▸ GOAL OF THE EXERCISE
Produce a verbatim copy of the lines from the one holding "宮崎 海岸線の旅③ 都井岬・幸島 ~ときめく宿と猿の島に行く の巻~" through the last line of the listing, and nothing else.

START RAW DATA

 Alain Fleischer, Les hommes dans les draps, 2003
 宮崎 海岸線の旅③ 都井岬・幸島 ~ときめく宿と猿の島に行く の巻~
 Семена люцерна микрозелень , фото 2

END RAW DATA

▸ EXERCISE RESPONSE
 宮崎 海岸線の旅③ 都井岬・幸島 ~ときめく宿と猿の島に行く の巻~
 Семена люцерна микрозелень , фото 2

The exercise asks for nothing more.